January 30, 2013 4:08 pm

You’re probably right. In any case, making sense of even the above-mentioned analogy requires a kind of math that doesn’t exist as of yet.

January 31, 2013 12:50 am

It’s been a long time since I could consider myself (almost) a mathematician. Am wondering if since W-tricked numbers are relatively prime almost all the time, there might be some way to use them to improve upon the Miller-Rabin primality test?

9. January 31, 2013 4:46 pm

Dualities like these point to a higher unity — a calculus of forms whose expressions can be read in two different ways by switching the meanings assigned to a pair of primitive terms.

• February 6, 2013 11:12 am

Update

C.S. Peirce explored a variety of De Morgan type dualities in logic that he treated on analogy with the dualities in projective geometry. This gave rise to abstract formal systems where the initial constants — and later on their geometric or graph-theoretic representations — had no fixed meaning but could be given dual interpretations in logic.

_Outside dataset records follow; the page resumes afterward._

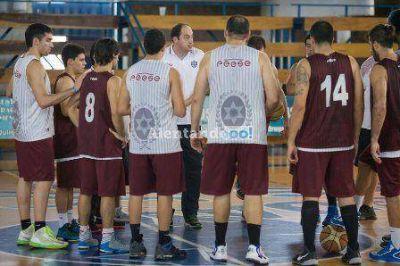 Salta Basket perdió el ascenso pero se ganó el respeto de todos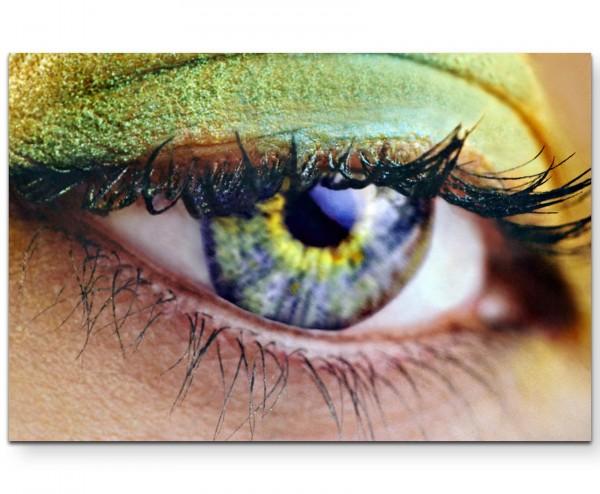 Fotografie – Auge Makroaufnahme - Leinwandbild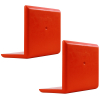 Door Defender Corner Guard 2-Pack Car Garage Truck Automotive Protection Pad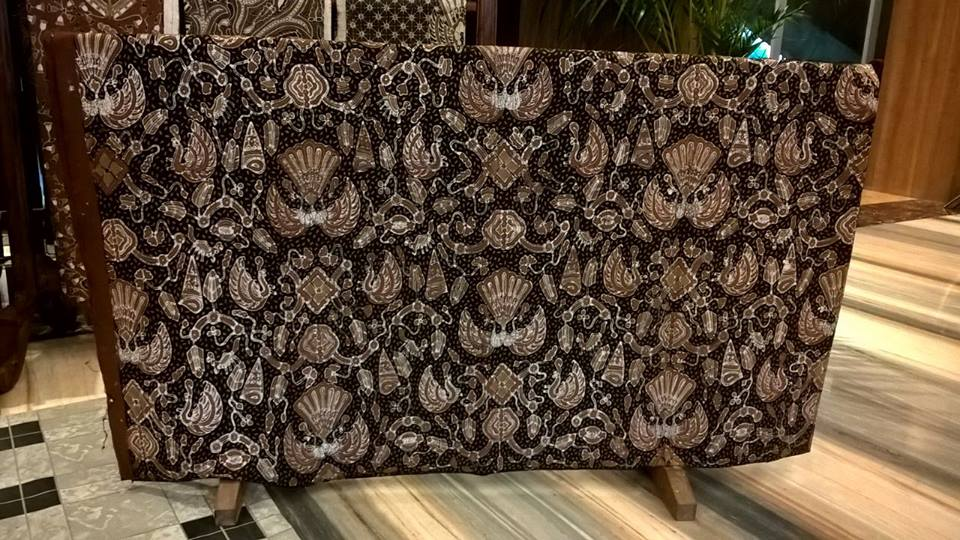 Indonesian batik fabric singapore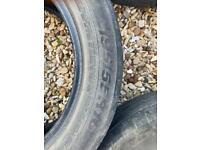 4x part worn tyres size 195/55/R16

It was in this context that his systems of logical graphs developed, issuing in dual interpretations of the same formal axioms that Peirce referred to as “entitative graphs” and “existential graphs”. It was only the existential interpretation that he developed very far, since the extension from propositional to relational calculus seemed easier to visualize there, but whether there is some truly logical reason for the symmetry to break at that point is not yet known to me.

When I have explored how Peirce’s way of doing things might be extended to “differential logic” I have run into many themes that are analogous to differential geometry over GF(2). Naturally, there are many surprises.